Even with local caches, I would expect a high incidence of change to trigger something sensible to mitigate this kind of craziness from happening. I am sure enough people have had incorrectly scaled RADIUS farms blow up when a load of DSLAMS vanish and come back again not to repeat such storms.

Anybody who puts their rpki cache someplace that isn't accessible until they
get the rpki initialized gets what they deserve.

One solution is to have directly-connected rpki caches available to all your bgp edge routers throughout your entire network.
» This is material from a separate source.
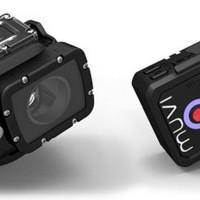 Veho Muvi K-series action cameras arrive in February with 1080p and waterproof case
This may turn out to be expensive capex-wise, and will turn out to be yet another critical infrastructure item to maintain, increasing opex.

Alternatively, you host rpki caches on all your AS-edge routers => upgrades - and lots of currently-sold kit will simply not handle this sort of thing properly.

Once you realize this, the rest of the "what do we do for routing until
it comes up" concern trolling in the rest of that paragraph becomes
pretty easy to sort out...

I humbly apologise for expressing concern about the wisdom of imposing a hierarchical, higher-layer validation structure for forwarding-info management on a pre-existing lower layer fully distributed system which is already pretty damned complex...

What's that principle called again? Was it "Keep It Complex, Stupid"? I can't seem to remember :slight_smile:

Caching just enough to validate the routes you need to get to a more capable
rpki server shouldn't have a high write life-cycle.

Lots of older flash isn't going to like this => higher implementation cost due to upgrades.

Heck, you could just manually
configure a host route pointing to the rpki server...

Yep, hard coding things - good idea, that.

And it would hardly be the first time that people have been unable to deploy
feature XYZ because it wouldn't fit in the flash on older boxes still in
production.

This is one of several points I'm making: there is a cost factor here, and it's not clear how large it is.

Nick